We may be getting close to a blue-light special now. Maybe. Remember, though, that bargain hunting around the March-May sell-off rewarded only a few while ravaging many. Electric utilities, oil and some financial and left-for-dead health-care stocks have done well. But that's not where the money was. Popular techland has been a disaster. Last week the NASDAQ yo-yo busted its string and fell to a new low for the year, extending a slump in the most speculative stocks and grounding the likes of Intel, Dell, Cisco and Lucent.
Some brokerages were poised to send out margin calls early this week, though a rally Friday may have provided a reprieve. Many investors, it seems, became so convinced that prices were cheap last spring that they doubled up, partly with borrowed money. Now lots of stocks are even cheaper. The NASDAQ bottomed at 3165 on May 23, suckered in a wave of new money with a 1,000-point rally, then collapsed in stunning fashion--closing as low as 3075 on Thursday. From the March 10 peak of 5049, the index dropped 39%. In the 17 trading days ending Friday, the NASDAQ closed lower a numbing 14 times.
Those numbers only begin to address the carnage. The average NASDAQ stock is down 48%, more even than during the 1987 crash, reports Salomon Smith Barney. Thanks to relative strength in more conservative stocks, broader market measures haven't been as devastated. Still, the Standard & Poor's 500 hit a new low Thursday, bringing its decline to 13%, and the Dow, while still above its spring low, was off 14% from its high nine months ago.
Such declines skirt the boundaries of an official bear market, commonly defined as a drop of 20% or more. But for most investors, this is indeed a bear. In their next statement, millions of 401(k) and mutual-fund investors will see net-investment losses and possibly a lower balance for the second consecutive quarter.

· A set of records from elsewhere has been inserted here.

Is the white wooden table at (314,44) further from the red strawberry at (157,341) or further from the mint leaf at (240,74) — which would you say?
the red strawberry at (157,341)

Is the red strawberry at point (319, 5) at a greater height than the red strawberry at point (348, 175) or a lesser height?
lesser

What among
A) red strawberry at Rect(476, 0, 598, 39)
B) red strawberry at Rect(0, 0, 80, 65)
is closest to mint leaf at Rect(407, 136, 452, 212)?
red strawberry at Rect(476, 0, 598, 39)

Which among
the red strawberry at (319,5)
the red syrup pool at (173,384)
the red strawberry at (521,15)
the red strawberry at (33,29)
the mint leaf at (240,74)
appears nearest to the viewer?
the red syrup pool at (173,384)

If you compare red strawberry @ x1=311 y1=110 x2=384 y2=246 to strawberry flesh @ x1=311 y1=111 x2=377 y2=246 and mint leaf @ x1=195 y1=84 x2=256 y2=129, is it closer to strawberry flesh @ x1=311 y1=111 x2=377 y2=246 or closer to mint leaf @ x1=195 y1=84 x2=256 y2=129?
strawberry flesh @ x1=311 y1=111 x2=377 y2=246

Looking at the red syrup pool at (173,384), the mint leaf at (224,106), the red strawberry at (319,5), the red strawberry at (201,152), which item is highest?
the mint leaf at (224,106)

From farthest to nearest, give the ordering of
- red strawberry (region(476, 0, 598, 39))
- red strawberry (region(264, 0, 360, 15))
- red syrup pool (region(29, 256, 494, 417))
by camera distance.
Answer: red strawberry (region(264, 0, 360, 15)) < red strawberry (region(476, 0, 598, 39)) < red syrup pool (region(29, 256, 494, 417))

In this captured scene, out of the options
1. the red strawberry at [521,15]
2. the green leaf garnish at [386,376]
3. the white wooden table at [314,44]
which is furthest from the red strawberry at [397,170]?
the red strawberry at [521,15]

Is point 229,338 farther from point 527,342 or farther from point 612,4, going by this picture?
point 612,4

The investing backdrop hasn't been this frightening since 1990. An eroding wealth effect could hurt consumer confidence, while a surging dollar is taking a bite out of the earnings of U.S. multinationals. Among companies sending up earnings flags: Home Depot, Yahoo, Lucent, Intel, Kodak, Dell and DuPont. Meanwhile, renewed hostilities in the Middle East are pushing oil prices higher, threatening to stoke inflation.